We can often be persuaded to look the other way when it comes to thematic inconsistency as long as the dance inspires, but even on that critical point, Solstice falls far too short.  Li’s choreographic style – raging against the current trends in contemporary dance – strives for simplicity of movement, and this can often be an enticing quality.  As much beauty can be found in simplicity as in complexity, especially when it involves the human form, but in Solstice, the movement that should read as the elegance of simplicity comes off as simply limp and often under-rehearsed.

Solstice - Blanca Li
Solstice – Blanca Li

With a troupe of 14 dancers, there isn’t a single moment of uniformity, often key to the concept of simplicity in movement.  It’s rare that the corps de ballet truly appears to be working as a company, as opposed to over a dozen of isolated moving bodies.  This lends itself to moments of visual chaos, especially when wind and gauzy, flowing fabrics are involved.

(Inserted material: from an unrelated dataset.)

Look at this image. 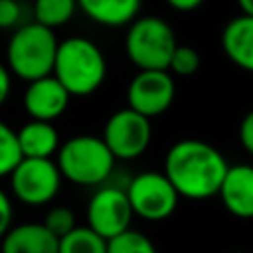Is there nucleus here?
<instances>
[{"mask_svg": "<svg viewBox=\"0 0 253 253\" xmlns=\"http://www.w3.org/2000/svg\"><path fill=\"white\" fill-rule=\"evenodd\" d=\"M225 156L206 140L182 138L164 156V174L180 198L202 202L219 194L227 174Z\"/></svg>", "mask_w": 253, "mask_h": 253, "instance_id": "nucleus-1", "label": "nucleus"}, {"mask_svg": "<svg viewBox=\"0 0 253 253\" xmlns=\"http://www.w3.org/2000/svg\"><path fill=\"white\" fill-rule=\"evenodd\" d=\"M71 97L93 95L107 77V59L101 47L85 38L71 36L59 42L53 73Z\"/></svg>", "mask_w": 253, "mask_h": 253, "instance_id": "nucleus-2", "label": "nucleus"}, {"mask_svg": "<svg viewBox=\"0 0 253 253\" xmlns=\"http://www.w3.org/2000/svg\"><path fill=\"white\" fill-rule=\"evenodd\" d=\"M59 40L55 32L38 24H22L16 28L6 45V67L18 79L30 83L53 73Z\"/></svg>", "mask_w": 253, "mask_h": 253, "instance_id": "nucleus-3", "label": "nucleus"}, {"mask_svg": "<svg viewBox=\"0 0 253 253\" xmlns=\"http://www.w3.org/2000/svg\"><path fill=\"white\" fill-rule=\"evenodd\" d=\"M115 156L101 136L77 134L67 138L57 154L55 164L65 180L77 186H99L103 184L113 168Z\"/></svg>", "mask_w": 253, "mask_h": 253, "instance_id": "nucleus-4", "label": "nucleus"}, {"mask_svg": "<svg viewBox=\"0 0 253 253\" xmlns=\"http://www.w3.org/2000/svg\"><path fill=\"white\" fill-rule=\"evenodd\" d=\"M176 47V34L164 18L138 16L128 24L125 51L138 71H168Z\"/></svg>", "mask_w": 253, "mask_h": 253, "instance_id": "nucleus-5", "label": "nucleus"}, {"mask_svg": "<svg viewBox=\"0 0 253 253\" xmlns=\"http://www.w3.org/2000/svg\"><path fill=\"white\" fill-rule=\"evenodd\" d=\"M8 178L12 196L26 206L49 204L63 182L53 158H22Z\"/></svg>", "mask_w": 253, "mask_h": 253, "instance_id": "nucleus-6", "label": "nucleus"}, {"mask_svg": "<svg viewBox=\"0 0 253 253\" xmlns=\"http://www.w3.org/2000/svg\"><path fill=\"white\" fill-rule=\"evenodd\" d=\"M125 192L130 202L132 213L146 221L168 219L176 211L180 202V196L166 178V174L154 170L136 174L128 182Z\"/></svg>", "mask_w": 253, "mask_h": 253, "instance_id": "nucleus-7", "label": "nucleus"}, {"mask_svg": "<svg viewBox=\"0 0 253 253\" xmlns=\"http://www.w3.org/2000/svg\"><path fill=\"white\" fill-rule=\"evenodd\" d=\"M101 138L117 160H134L146 152L152 138V125L144 115L125 107L107 119Z\"/></svg>", "mask_w": 253, "mask_h": 253, "instance_id": "nucleus-8", "label": "nucleus"}, {"mask_svg": "<svg viewBox=\"0 0 253 253\" xmlns=\"http://www.w3.org/2000/svg\"><path fill=\"white\" fill-rule=\"evenodd\" d=\"M134 213L126 192L117 186H103L95 190L87 204V227L107 241L130 229Z\"/></svg>", "mask_w": 253, "mask_h": 253, "instance_id": "nucleus-9", "label": "nucleus"}, {"mask_svg": "<svg viewBox=\"0 0 253 253\" xmlns=\"http://www.w3.org/2000/svg\"><path fill=\"white\" fill-rule=\"evenodd\" d=\"M176 97V83L170 71H138L126 87V103L146 119L170 109Z\"/></svg>", "mask_w": 253, "mask_h": 253, "instance_id": "nucleus-10", "label": "nucleus"}, {"mask_svg": "<svg viewBox=\"0 0 253 253\" xmlns=\"http://www.w3.org/2000/svg\"><path fill=\"white\" fill-rule=\"evenodd\" d=\"M69 99L71 95L67 89L53 75H47L28 83L24 91V109L34 121L53 123L67 111Z\"/></svg>", "mask_w": 253, "mask_h": 253, "instance_id": "nucleus-11", "label": "nucleus"}, {"mask_svg": "<svg viewBox=\"0 0 253 253\" xmlns=\"http://www.w3.org/2000/svg\"><path fill=\"white\" fill-rule=\"evenodd\" d=\"M217 196L233 217L253 219V166L229 164Z\"/></svg>", "mask_w": 253, "mask_h": 253, "instance_id": "nucleus-12", "label": "nucleus"}, {"mask_svg": "<svg viewBox=\"0 0 253 253\" xmlns=\"http://www.w3.org/2000/svg\"><path fill=\"white\" fill-rule=\"evenodd\" d=\"M59 239L38 221L12 225L0 239V253H57Z\"/></svg>", "mask_w": 253, "mask_h": 253, "instance_id": "nucleus-13", "label": "nucleus"}, {"mask_svg": "<svg viewBox=\"0 0 253 253\" xmlns=\"http://www.w3.org/2000/svg\"><path fill=\"white\" fill-rule=\"evenodd\" d=\"M221 49L227 59L243 71L253 73V18L239 14L221 30Z\"/></svg>", "mask_w": 253, "mask_h": 253, "instance_id": "nucleus-14", "label": "nucleus"}, {"mask_svg": "<svg viewBox=\"0 0 253 253\" xmlns=\"http://www.w3.org/2000/svg\"><path fill=\"white\" fill-rule=\"evenodd\" d=\"M77 6L99 26L123 28L138 18L142 0H77Z\"/></svg>", "mask_w": 253, "mask_h": 253, "instance_id": "nucleus-15", "label": "nucleus"}, {"mask_svg": "<svg viewBox=\"0 0 253 253\" xmlns=\"http://www.w3.org/2000/svg\"><path fill=\"white\" fill-rule=\"evenodd\" d=\"M18 142L24 158H53L61 146L59 132L53 123L28 121L18 130Z\"/></svg>", "mask_w": 253, "mask_h": 253, "instance_id": "nucleus-16", "label": "nucleus"}, {"mask_svg": "<svg viewBox=\"0 0 253 253\" xmlns=\"http://www.w3.org/2000/svg\"><path fill=\"white\" fill-rule=\"evenodd\" d=\"M77 8V0H34V22L55 32L73 18Z\"/></svg>", "mask_w": 253, "mask_h": 253, "instance_id": "nucleus-17", "label": "nucleus"}, {"mask_svg": "<svg viewBox=\"0 0 253 253\" xmlns=\"http://www.w3.org/2000/svg\"><path fill=\"white\" fill-rule=\"evenodd\" d=\"M57 253H107V239L87 225H77L59 239Z\"/></svg>", "mask_w": 253, "mask_h": 253, "instance_id": "nucleus-18", "label": "nucleus"}, {"mask_svg": "<svg viewBox=\"0 0 253 253\" xmlns=\"http://www.w3.org/2000/svg\"><path fill=\"white\" fill-rule=\"evenodd\" d=\"M22 158L24 156L20 150L18 132L4 121H0V178L10 176Z\"/></svg>", "mask_w": 253, "mask_h": 253, "instance_id": "nucleus-19", "label": "nucleus"}, {"mask_svg": "<svg viewBox=\"0 0 253 253\" xmlns=\"http://www.w3.org/2000/svg\"><path fill=\"white\" fill-rule=\"evenodd\" d=\"M107 253H158V249L148 235L136 229H126L107 241Z\"/></svg>", "mask_w": 253, "mask_h": 253, "instance_id": "nucleus-20", "label": "nucleus"}, {"mask_svg": "<svg viewBox=\"0 0 253 253\" xmlns=\"http://www.w3.org/2000/svg\"><path fill=\"white\" fill-rule=\"evenodd\" d=\"M200 63H202L200 53L194 47L178 43V47H176V51H174V55L170 59L168 71L174 77H190L200 69Z\"/></svg>", "mask_w": 253, "mask_h": 253, "instance_id": "nucleus-21", "label": "nucleus"}, {"mask_svg": "<svg viewBox=\"0 0 253 253\" xmlns=\"http://www.w3.org/2000/svg\"><path fill=\"white\" fill-rule=\"evenodd\" d=\"M42 223H43L57 239L65 237L67 233H71V231L77 227V219H75L73 210H69V208H65V206H55V208H51V210L45 213V217H43Z\"/></svg>", "mask_w": 253, "mask_h": 253, "instance_id": "nucleus-22", "label": "nucleus"}, {"mask_svg": "<svg viewBox=\"0 0 253 253\" xmlns=\"http://www.w3.org/2000/svg\"><path fill=\"white\" fill-rule=\"evenodd\" d=\"M22 6L18 0H0V30H16L22 24Z\"/></svg>", "mask_w": 253, "mask_h": 253, "instance_id": "nucleus-23", "label": "nucleus"}, {"mask_svg": "<svg viewBox=\"0 0 253 253\" xmlns=\"http://www.w3.org/2000/svg\"><path fill=\"white\" fill-rule=\"evenodd\" d=\"M12 217H14V210H12V200L8 198V194L0 188V239L8 233V229L12 227Z\"/></svg>", "mask_w": 253, "mask_h": 253, "instance_id": "nucleus-24", "label": "nucleus"}, {"mask_svg": "<svg viewBox=\"0 0 253 253\" xmlns=\"http://www.w3.org/2000/svg\"><path fill=\"white\" fill-rule=\"evenodd\" d=\"M239 142L253 156V109L239 123Z\"/></svg>", "mask_w": 253, "mask_h": 253, "instance_id": "nucleus-25", "label": "nucleus"}, {"mask_svg": "<svg viewBox=\"0 0 253 253\" xmlns=\"http://www.w3.org/2000/svg\"><path fill=\"white\" fill-rule=\"evenodd\" d=\"M10 93H12V73H10V69L0 61V107L8 101Z\"/></svg>", "mask_w": 253, "mask_h": 253, "instance_id": "nucleus-26", "label": "nucleus"}, {"mask_svg": "<svg viewBox=\"0 0 253 253\" xmlns=\"http://www.w3.org/2000/svg\"><path fill=\"white\" fill-rule=\"evenodd\" d=\"M206 0H166V4L176 12H194L198 10Z\"/></svg>", "mask_w": 253, "mask_h": 253, "instance_id": "nucleus-27", "label": "nucleus"}, {"mask_svg": "<svg viewBox=\"0 0 253 253\" xmlns=\"http://www.w3.org/2000/svg\"><path fill=\"white\" fill-rule=\"evenodd\" d=\"M237 6L241 8V14L253 18V0H237Z\"/></svg>", "mask_w": 253, "mask_h": 253, "instance_id": "nucleus-28", "label": "nucleus"}, {"mask_svg": "<svg viewBox=\"0 0 253 253\" xmlns=\"http://www.w3.org/2000/svg\"><path fill=\"white\" fill-rule=\"evenodd\" d=\"M233 253H247V251H233Z\"/></svg>", "mask_w": 253, "mask_h": 253, "instance_id": "nucleus-29", "label": "nucleus"}]
</instances>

Yet Solstice’s greatest shortcoming is probably the fact that at no point does it seem like the dancers are dancing to their true ability.  Throughout the entire performance, you are left with a feeling of wanting more, more coherence, more clarity, more depth, more brilliance.  This unfulfilled desire is likely to leave most checked out by the middle of this hour-and-forty-minute production that ultimately falls flat and leaves talented dancers floundering.